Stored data
○ ○ ○ ○
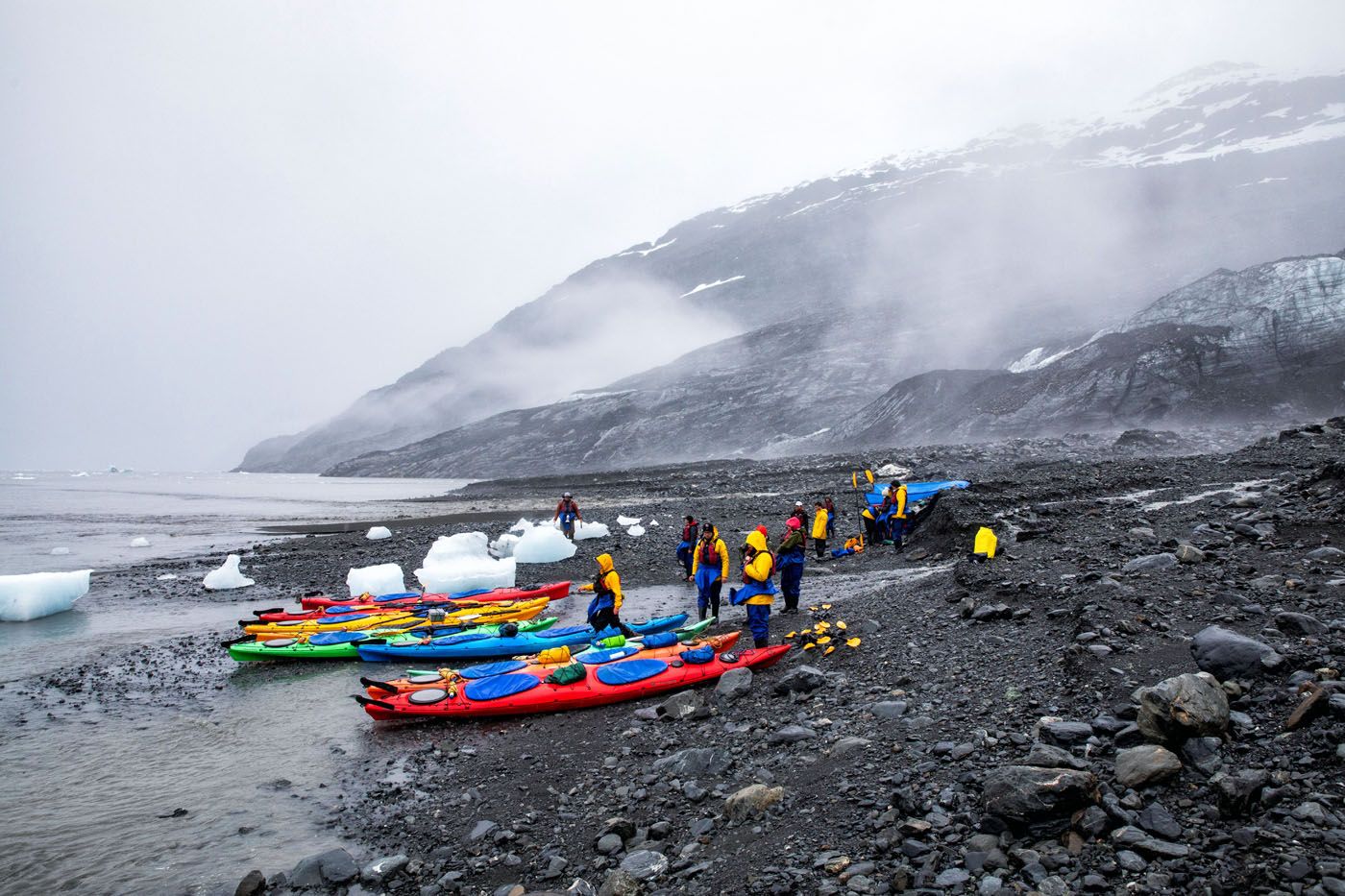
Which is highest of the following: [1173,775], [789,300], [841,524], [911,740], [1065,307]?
[789,300]

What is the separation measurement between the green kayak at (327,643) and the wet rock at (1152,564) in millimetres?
8717

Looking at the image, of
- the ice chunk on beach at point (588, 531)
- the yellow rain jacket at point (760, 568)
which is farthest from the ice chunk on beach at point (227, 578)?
the yellow rain jacket at point (760, 568)

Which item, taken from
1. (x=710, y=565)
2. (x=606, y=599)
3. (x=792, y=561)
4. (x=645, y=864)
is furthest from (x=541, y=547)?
(x=645, y=864)

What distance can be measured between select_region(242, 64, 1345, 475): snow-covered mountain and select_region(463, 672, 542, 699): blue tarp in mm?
66444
○ ○ ○ ○
YOUR OBJECTIVE
Copy out the lines above word for word, leaving out the pictures.

RESULT
Which is highest of the following: [1173,775], [789,300], [841,524], [911,740], [1065,307]?
[789,300]

What is the separation measurement between the green kayak at (327,643) and the wet rock at (1152,564) in millimetres?
8717

Looking at the image, of
- the ice chunk on beach at point (588, 531)
- the yellow rain jacket at point (760, 568)
which is farthest from the ice chunk on beach at point (227, 578)?
the yellow rain jacket at point (760, 568)

Which item, taken from
1. (x=710, y=565)
2. (x=606, y=599)
3. (x=792, y=561)
4. (x=645, y=864)
is furthest from (x=541, y=547)?
(x=645, y=864)

What distance can be measured between select_region(242, 64, 1345, 475): snow-covered mountain and select_region(463, 672, 542, 699): blue tarp in mm?
66444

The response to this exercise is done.